[List of tasks]:
**1)** Answer these from the piece on listening to a song:
(a) What kinds of lines in music has the writer grown used to listening to?
(b) Who had already described many of the key ideas for the song in a review?
(c) Which time frame does one of the listed questions point to?
**2)** Carry on the piece on listening to a song from the point where it stops.

[Excerpted text]:
+ + + + +

I urge you to listen to the song many more times, each time paying attention to a different instrument behind the main tune. I have grown so used to listening to the bass lines or "color" lines in music that sometimes (read most of the times) I don't pay any attention to the lyrics. And I don't think this song has great lyrics anyway. So why not concentrate on the music?

Aakarsh had already described many of the key ideas for this song in his review in a "feelscape" way (compared to soundscape way). I'm not going to give you a second by second analysis of the song... instead I want you to direct your attention to the following questions - and when you find out the answers (if you haven't already) see how you feel. These are not complete.. but only to point in the direction of selective hearing.

- Where and how do the percussions start in the song?
- between time frame 0.22 to 0.29 behind the violins what high pitched instrument is adding an extra dimension?
- When Shreya Ghoshal starts singing, other than the bass and the percussions what other instrument is playing? How is its construction different from the tune's? Notice how the volume of this instrument is raised and lowered to fill in the gaps of the tune's first lines? and in the whole pallavi? Its role is just unbelievable.

+ + + + +

[Data from a spatial question set]
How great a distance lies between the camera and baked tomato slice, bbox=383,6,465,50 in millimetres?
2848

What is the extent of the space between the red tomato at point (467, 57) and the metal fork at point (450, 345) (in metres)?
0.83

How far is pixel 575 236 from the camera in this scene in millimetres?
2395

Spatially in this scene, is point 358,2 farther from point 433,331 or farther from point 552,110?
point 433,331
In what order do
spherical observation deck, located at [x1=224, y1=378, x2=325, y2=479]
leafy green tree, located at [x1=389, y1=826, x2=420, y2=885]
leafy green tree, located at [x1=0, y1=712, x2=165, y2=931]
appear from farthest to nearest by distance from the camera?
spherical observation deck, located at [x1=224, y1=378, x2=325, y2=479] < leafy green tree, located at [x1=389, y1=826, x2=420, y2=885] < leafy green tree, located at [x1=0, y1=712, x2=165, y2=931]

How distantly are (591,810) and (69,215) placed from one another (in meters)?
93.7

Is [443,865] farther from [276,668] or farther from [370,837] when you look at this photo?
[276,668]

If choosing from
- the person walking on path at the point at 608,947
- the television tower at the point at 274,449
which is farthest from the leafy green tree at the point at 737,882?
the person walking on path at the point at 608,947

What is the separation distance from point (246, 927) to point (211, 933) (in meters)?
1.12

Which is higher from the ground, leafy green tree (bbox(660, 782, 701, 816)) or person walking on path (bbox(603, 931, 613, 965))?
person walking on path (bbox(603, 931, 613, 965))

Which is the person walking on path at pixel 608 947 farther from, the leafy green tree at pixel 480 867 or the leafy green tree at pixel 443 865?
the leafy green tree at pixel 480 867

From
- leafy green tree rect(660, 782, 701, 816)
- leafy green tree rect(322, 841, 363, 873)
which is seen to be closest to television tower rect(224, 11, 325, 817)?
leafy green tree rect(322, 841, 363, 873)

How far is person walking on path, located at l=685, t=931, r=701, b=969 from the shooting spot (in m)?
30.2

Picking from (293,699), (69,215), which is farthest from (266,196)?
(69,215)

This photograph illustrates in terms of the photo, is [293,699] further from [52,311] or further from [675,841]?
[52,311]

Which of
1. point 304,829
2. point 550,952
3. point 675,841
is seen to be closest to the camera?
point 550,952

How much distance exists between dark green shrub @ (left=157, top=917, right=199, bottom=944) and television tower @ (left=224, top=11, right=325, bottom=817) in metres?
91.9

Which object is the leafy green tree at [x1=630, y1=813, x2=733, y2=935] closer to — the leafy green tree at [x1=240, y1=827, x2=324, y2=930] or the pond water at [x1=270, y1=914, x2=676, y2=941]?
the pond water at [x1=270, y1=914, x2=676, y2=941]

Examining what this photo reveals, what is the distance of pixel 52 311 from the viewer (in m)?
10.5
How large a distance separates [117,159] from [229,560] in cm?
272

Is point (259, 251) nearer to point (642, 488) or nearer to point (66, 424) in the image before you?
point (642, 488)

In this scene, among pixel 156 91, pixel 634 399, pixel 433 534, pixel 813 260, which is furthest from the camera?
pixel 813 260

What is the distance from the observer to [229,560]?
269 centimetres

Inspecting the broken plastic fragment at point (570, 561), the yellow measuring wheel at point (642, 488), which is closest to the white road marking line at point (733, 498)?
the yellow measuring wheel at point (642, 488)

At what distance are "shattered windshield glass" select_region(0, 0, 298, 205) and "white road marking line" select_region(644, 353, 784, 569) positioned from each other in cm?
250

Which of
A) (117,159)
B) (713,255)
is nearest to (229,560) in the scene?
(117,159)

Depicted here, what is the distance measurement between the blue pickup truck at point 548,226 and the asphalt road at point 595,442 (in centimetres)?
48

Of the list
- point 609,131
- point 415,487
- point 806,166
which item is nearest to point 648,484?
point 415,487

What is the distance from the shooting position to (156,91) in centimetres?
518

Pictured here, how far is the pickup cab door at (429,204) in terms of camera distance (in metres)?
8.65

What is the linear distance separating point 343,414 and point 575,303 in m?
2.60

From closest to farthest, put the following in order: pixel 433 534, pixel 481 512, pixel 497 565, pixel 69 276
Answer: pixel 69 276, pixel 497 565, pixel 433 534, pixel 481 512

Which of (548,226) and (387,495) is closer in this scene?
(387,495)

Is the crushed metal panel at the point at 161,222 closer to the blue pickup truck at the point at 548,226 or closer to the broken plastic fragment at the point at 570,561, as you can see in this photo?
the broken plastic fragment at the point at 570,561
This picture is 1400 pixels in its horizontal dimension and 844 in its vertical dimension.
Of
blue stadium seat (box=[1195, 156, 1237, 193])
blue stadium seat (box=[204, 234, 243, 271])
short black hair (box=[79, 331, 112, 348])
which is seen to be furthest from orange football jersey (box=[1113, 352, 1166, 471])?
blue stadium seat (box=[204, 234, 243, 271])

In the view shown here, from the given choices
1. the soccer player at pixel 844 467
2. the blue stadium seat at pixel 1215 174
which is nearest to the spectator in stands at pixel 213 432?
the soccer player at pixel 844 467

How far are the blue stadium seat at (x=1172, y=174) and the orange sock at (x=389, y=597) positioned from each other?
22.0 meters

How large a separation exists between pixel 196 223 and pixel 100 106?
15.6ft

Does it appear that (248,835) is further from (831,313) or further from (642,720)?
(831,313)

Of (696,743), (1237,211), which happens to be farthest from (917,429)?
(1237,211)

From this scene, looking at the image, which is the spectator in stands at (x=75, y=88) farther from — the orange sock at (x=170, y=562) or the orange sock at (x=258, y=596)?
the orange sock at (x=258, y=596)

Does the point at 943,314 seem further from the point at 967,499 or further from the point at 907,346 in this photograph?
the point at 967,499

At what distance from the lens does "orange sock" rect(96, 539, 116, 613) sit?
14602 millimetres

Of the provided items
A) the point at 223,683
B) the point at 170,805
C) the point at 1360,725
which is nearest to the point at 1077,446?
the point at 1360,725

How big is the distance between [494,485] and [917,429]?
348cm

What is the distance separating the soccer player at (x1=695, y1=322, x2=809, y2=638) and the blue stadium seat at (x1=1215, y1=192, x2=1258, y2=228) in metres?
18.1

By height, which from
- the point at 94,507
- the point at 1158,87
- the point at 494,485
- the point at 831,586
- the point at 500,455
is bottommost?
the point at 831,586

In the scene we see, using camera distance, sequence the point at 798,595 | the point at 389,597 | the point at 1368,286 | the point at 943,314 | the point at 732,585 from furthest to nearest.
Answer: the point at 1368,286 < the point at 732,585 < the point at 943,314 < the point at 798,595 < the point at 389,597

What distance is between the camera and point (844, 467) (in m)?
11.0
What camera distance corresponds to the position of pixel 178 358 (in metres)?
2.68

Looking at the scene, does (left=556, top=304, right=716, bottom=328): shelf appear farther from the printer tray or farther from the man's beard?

+ + + + +

[Answers in order]:
**1)**
(a) Bass lines or "color" lines
(b) Aakarsh
(c) 0.22 to 0.29

**2)**
- Notice how layers of violins are added sequentially in non-linear fashion slowly with melodies other than the main tune? Can you think of the number of such layers?

- in the first charanam when the male singer is singing notice how the violins are backing up
- what is the key difference between the first interlude and the second interlude of the song?

- when the male singer is singing "pyasi pyasi" 's beginning what is the bell like instrument doing?
- how are the brass instruments and violins interspersed all through the second charanam? How are they sprayed in the time scale of the song?

If you have patience notice all the above (and more!) and may be apply this kind of listening to other IR songs... and suddenly all those songs with ridiculous lyrics turn into lessons for more musical ponderings.

Happy listening!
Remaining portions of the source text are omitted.